RE: [PATCH] x86/hyper-v: Zero out the VP assist page to fix CPU offlining
From: Dexuan Cui
Date: Thu Jul 18 2019 - 03:52:43 EST
> From: Thomas Gleixner <tglx@xxxxxxxxxxxxx>
> Sent: Thursday, July 18, 2019 12:01 AM
> ...
> Those are two different things. The GPF_ZERO allocation makes sense on its
> own but it _cannot_ prevent the following scenario:
Hi tglx,
The scenario can be prevented.
The VP ASSIST PAGE is an "overlay" page (please see Hyper-V TLFS's Section
5.2.1 "GPA Overlay Pages", on page 38 of the spec).

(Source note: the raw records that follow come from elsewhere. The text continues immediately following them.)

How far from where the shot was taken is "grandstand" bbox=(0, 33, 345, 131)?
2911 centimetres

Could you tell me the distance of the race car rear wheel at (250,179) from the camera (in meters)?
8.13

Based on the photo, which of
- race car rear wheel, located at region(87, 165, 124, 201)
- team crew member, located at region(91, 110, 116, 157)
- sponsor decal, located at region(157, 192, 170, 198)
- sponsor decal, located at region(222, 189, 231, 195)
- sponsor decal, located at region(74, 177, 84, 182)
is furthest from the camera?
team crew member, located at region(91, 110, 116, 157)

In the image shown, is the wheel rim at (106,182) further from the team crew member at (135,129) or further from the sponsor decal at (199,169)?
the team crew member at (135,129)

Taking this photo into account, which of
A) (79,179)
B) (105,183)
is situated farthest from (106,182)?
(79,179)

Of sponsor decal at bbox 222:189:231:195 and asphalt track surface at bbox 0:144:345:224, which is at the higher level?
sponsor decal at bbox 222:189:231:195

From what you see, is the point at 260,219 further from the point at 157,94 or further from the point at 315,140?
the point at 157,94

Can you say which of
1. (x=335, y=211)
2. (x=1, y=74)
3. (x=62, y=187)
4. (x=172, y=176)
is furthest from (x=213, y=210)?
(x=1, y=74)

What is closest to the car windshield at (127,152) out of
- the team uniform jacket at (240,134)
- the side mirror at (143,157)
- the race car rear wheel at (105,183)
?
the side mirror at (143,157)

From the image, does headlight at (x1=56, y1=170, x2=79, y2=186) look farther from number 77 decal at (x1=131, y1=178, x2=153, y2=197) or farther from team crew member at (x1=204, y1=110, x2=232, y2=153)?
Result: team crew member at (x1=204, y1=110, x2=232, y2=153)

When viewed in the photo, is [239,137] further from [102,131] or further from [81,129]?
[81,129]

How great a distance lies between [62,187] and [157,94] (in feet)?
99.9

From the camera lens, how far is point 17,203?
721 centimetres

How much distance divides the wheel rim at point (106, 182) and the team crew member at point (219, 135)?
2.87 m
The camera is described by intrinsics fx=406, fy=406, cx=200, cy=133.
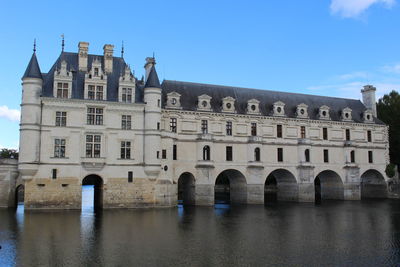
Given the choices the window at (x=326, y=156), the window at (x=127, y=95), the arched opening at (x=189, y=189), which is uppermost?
the window at (x=127, y=95)

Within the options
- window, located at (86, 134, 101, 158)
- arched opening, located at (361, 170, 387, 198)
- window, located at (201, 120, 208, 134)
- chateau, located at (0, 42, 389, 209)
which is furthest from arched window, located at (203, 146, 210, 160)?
arched opening, located at (361, 170, 387, 198)

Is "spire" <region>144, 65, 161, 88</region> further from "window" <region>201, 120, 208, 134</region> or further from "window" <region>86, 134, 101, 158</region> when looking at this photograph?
"window" <region>201, 120, 208, 134</region>

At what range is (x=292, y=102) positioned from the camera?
54.0 m

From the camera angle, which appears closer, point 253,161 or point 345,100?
point 253,161

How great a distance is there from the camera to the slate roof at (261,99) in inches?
1882

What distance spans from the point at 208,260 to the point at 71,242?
794 centimetres

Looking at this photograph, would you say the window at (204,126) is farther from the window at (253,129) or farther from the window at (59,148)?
the window at (59,148)

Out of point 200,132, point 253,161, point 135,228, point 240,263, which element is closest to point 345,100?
point 253,161

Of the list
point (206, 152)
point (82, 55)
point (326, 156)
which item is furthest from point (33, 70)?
point (326, 156)

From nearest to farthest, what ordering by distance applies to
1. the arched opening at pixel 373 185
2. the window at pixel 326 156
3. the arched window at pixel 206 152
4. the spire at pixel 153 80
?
1. the spire at pixel 153 80
2. the arched window at pixel 206 152
3. the window at pixel 326 156
4. the arched opening at pixel 373 185

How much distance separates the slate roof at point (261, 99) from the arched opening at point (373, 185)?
7.66m

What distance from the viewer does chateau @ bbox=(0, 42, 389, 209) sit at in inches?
1507

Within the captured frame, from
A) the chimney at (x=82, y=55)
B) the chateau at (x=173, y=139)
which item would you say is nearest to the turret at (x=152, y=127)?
the chateau at (x=173, y=139)

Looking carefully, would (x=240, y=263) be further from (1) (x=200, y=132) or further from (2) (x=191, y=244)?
(1) (x=200, y=132)
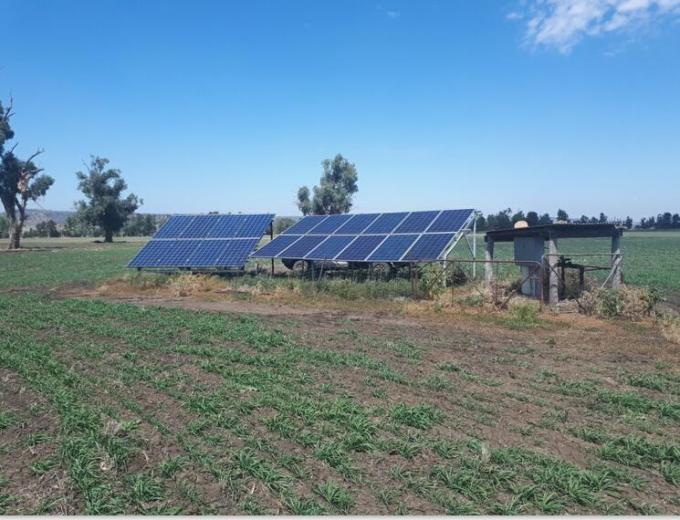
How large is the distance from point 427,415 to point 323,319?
7961mm

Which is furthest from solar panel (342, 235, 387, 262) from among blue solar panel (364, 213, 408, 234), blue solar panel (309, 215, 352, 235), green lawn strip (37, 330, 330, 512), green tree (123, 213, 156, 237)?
green tree (123, 213, 156, 237)

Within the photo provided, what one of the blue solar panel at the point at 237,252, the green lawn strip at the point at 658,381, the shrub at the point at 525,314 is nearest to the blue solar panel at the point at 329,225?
the blue solar panel at the point at 237,252

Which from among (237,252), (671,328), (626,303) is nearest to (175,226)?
(237,252)

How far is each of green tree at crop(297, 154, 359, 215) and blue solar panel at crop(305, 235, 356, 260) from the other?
155ft

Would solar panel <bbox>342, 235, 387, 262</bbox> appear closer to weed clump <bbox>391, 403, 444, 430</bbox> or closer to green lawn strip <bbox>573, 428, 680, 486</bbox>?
weed clump <bbox>391, 403, 444, 430</bbox>

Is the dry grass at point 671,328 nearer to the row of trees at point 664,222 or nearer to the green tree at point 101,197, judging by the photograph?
the green tree at point 101,197

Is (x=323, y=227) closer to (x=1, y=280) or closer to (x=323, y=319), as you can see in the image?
(x=323, y=319)

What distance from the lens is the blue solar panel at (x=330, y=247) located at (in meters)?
22.0

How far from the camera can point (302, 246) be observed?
24266 millimetres

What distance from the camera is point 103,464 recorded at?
542cm

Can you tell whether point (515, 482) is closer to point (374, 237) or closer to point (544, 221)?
point (374, 237)

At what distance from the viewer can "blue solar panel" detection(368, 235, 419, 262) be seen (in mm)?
20125

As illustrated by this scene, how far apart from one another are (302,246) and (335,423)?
18065 millimetres

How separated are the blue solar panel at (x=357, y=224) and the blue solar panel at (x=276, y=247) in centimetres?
240
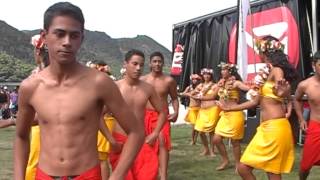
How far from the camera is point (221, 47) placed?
41.7 feet

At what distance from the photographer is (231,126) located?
9062mm

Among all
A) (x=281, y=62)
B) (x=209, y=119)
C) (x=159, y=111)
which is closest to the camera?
(x=281, y=62)

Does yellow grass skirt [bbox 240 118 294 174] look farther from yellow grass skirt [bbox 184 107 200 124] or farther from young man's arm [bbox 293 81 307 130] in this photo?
yellow grass skirt [bbox 184 107 200 124]

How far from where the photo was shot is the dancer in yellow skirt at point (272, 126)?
587cm

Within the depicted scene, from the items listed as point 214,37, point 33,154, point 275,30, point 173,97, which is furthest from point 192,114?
point 33,154

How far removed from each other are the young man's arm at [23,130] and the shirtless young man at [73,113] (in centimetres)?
1

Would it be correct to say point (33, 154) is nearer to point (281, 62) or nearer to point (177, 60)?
point (281, 62)

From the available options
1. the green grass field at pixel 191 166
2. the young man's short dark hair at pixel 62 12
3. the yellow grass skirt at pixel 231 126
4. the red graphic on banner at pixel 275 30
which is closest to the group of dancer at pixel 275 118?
the green grass field at pixel 191 166

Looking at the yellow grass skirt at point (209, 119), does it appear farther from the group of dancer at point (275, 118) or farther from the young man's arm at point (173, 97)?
the group of dancer at point (275, 118)

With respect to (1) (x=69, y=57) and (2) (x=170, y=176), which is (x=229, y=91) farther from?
(1) (x=69, y=57)

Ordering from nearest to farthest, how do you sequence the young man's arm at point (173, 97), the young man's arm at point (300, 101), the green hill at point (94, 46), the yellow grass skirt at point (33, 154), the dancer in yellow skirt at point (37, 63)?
the dancer in yellow skirt at point (37, 63) < the yellow grass skirt at point (33, 154) < the young man's arm at point (300, 101) < the young man's arm at point (173, 97) < the green hill at point (94, 46)

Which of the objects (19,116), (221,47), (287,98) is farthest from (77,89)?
(221,47)

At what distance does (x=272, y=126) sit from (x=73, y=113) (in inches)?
135

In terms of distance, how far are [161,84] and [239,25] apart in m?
2.92
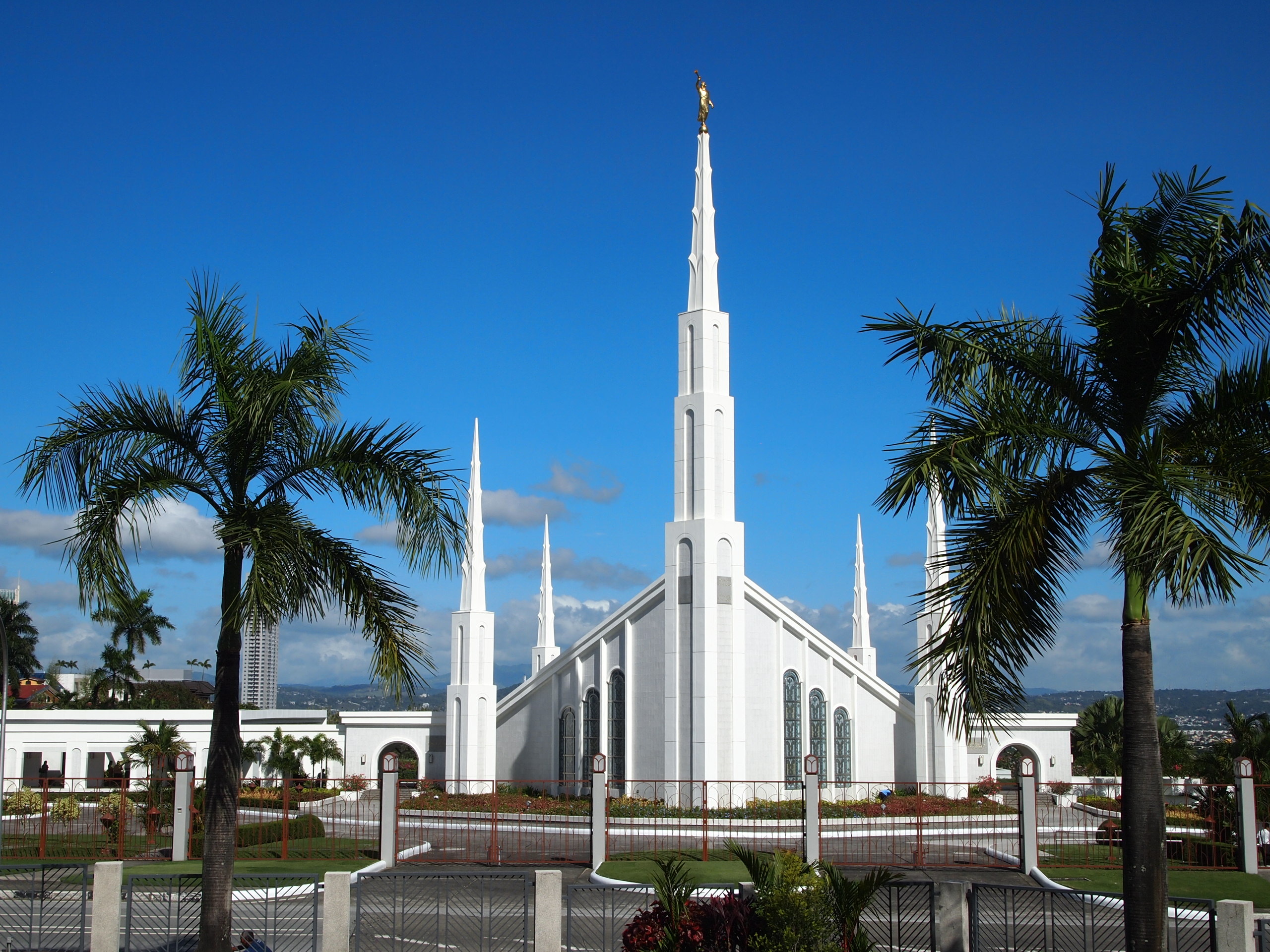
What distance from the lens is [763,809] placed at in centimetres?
2920

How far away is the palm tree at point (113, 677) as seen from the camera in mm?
57906

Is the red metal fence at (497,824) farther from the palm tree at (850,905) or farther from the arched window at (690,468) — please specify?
the palm tree at (850,905)

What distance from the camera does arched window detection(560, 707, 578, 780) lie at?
36250 mm

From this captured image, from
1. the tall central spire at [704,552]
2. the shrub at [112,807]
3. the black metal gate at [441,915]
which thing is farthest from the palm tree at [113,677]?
the black metal gate at [441,915]

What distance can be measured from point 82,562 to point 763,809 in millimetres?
21026

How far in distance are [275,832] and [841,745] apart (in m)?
16.7

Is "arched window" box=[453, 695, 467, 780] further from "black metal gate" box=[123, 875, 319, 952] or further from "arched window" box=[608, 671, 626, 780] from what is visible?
"black metal gate" box=[123, 875, 319, 952]

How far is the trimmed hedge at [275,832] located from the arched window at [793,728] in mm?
13079

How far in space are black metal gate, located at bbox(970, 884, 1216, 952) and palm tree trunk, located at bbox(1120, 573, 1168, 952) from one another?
271 centimetres

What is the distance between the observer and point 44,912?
1727 cm

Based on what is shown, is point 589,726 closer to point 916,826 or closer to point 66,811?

The spec can be downloaded from
https://docs.microsoft.com/en-us/virtualization/hyper-v-on-windows/reference/tlfs
(choose the v5.0c release)
Here is an excerpt of the section:
"
The hypervisor defines several special pages that "overlay" the guest's GPA
space. The hypercall code page is an example of an overlay page. Overlays
are addressed by Guest Physical Addresses (GPA) but are not included in the
normal GPA map maintained internally by the hypervisor. Conceptually,
they exist in a separate map that overlays the GPA map.
If a page within the GPA space is overlaid, any SPA page mapped to the
GPA page is effectively "obscured" and generally unreachable by the
virtual processor through processor memory accesses.
...
If an overlay page is disabled or is moved to a new location in the GPA
space, the underlying GPA page is "uncovered", and an existing
mapping becomes accessible to the guest.
"
Here, SPA = System Physical Address = the final real physical address.
> cpu_init()
> if (!hvp)
> hvp = vmalloc(...., GFP_ZERO);
> ...
>
> hvp->apic_assist |= 1;
When the VP ASSIST PAGE feature is enabled and the hypervisor sets
the bit in hvp->apic_assist, the bit belongs to the special SPA page.
> #1 cpu_die()
> if (....)
> wrmsrl(HV_X64_MSR_VP_ASSIST_PAGE, 0);
After the VP ASSIST PAGE is disabled, hvp->apic_assist belongs to
the "normal" SPA page mapped to the GPA.
> ---> IPI
> if (!(hvp->apic_assist & 1))
> wrmsr(APIC_EOI); <- PATH not taken
So, with the one-line patch or the three-line patch, here we're sure
vp->apic_assist.bit0 must be 0.
> #3 cpu is dead
>
> cpu_init()
> if (!hvp)
> hvp = vmalloc(....m, GFP_ZERO); <- NOT TAKEN because hvp !=
> NULL
It does not matter, because with the 1-line patch, the initial content of
the "normal" SPA page is filled with zeros; later, neither the hypervisor nor
the guest writes into the page, so the page always remains with zeros.
> So you have to come up with a better fairy tale why GFP_ZERO 'fixes' this.
>
> Allocating hvp with GFP_ZERO makes sense on it's own so the allocated
> memory has a defined state, but that's a different story.
>
> The 3 liner patch above makes way more sense and you can spare the
> local_irq_save/restore by moving the whole condition into the
> irq_save/restore region above.
>
> tglx
The concept of the "overlay page" seems weird, and frankly speaking,
I don't really understand why the Hyper-V guys invented it, but as far
as this patch here is concerned, I think the patch is safe and it can
indeed fix the CPU offlining issue I described.
Thanks,
-- Dexuan